Feb 13 2008
Nuts about Seeds
Nuts about Seeds
Since my last post on the benefits of soaking and sprouting seeds I have been asked, "how do we know it is a good idea to soak and/or sprout nuts, seeds, legumes and grains?"
Apart from the modern scientific understanding of anti-nutrients and enzyme inhibitors and enhancing trace element absorption and the long history of traditional cultures’ preparing their foods this way, there is a rather endearing yet telling feature in nature that also points to these benefits.
If one observes small woodland animals who feed on things like nuts, seeds and acorns, like chipmunks and squirrels, they may see some behaviour that supports our hypothesis! Given the chance they will bury their loot of acorns in damp ground (not having access to a sprouting jar and colanders of course!) and return at a later time and eat them after a period of germination. I am sure they are not assessing the nutrient profile when they do this but there is an intelligence built into nature that seems to take care of these things.

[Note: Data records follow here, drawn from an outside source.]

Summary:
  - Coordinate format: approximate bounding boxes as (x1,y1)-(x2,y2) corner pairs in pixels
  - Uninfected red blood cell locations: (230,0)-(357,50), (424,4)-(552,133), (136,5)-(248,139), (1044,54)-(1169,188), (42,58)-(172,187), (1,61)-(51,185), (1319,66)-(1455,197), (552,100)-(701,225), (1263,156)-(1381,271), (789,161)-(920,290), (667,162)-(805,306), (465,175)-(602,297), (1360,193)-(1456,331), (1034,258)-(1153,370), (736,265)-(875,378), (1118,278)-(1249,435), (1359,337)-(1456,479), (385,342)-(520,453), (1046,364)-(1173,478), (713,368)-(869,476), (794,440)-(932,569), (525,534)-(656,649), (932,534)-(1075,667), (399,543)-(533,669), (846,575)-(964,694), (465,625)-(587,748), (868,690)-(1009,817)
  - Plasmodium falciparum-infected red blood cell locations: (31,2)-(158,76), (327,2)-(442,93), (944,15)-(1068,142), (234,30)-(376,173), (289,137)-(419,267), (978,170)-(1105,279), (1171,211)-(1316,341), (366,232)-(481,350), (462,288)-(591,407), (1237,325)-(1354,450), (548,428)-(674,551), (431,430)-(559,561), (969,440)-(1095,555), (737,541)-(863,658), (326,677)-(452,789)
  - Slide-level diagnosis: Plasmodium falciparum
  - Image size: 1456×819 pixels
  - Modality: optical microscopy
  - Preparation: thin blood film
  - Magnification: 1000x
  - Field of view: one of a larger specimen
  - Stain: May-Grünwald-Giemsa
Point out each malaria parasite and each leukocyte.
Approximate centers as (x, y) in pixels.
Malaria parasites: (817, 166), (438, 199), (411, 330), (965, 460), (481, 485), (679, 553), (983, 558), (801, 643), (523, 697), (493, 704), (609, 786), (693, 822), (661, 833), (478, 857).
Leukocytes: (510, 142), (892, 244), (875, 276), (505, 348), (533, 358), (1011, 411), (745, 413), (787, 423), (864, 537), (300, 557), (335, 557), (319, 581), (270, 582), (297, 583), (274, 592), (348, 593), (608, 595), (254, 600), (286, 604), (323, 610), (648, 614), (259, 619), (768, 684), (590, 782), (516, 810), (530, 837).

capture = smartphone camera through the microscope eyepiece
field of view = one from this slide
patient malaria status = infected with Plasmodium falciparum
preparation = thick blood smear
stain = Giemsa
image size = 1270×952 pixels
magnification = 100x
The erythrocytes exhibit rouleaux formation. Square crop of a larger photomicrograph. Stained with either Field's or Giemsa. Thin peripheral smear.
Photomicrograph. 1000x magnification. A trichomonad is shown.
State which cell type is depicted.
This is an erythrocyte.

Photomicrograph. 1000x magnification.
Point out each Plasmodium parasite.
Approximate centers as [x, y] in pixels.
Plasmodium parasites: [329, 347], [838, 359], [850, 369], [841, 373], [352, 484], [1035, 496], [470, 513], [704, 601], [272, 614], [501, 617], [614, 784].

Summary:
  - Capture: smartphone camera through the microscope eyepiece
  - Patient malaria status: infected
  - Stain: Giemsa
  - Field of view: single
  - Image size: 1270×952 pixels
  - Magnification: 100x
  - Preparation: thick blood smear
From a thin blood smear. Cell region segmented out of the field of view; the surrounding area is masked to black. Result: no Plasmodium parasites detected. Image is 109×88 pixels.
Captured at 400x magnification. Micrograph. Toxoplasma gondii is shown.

The little furry creatures probably find it easier on their teeth and I am sure that their dentists approve!
I was also asked if I "always" soak my grains, beans, nuts and seeds. This reminded me of something one of my macrobiotic teachers once said about their not being hard and fast rules about anything.
I generally do soak these food items but I also sometimes dry toast them for a completely different energy. I find that lightly dry toasting gives a more contractive quality to the finished dish and also imparts a nice, nutty flavour. It tends to promote a more warming quality and ability for those consuming it to retain warmth in the body. This is great for cooler climates and those who tend to feel the chill but it can also be useful in warmer climates when one has overconsumed expansive foods like fruits and juices and chilled themselves to the bone.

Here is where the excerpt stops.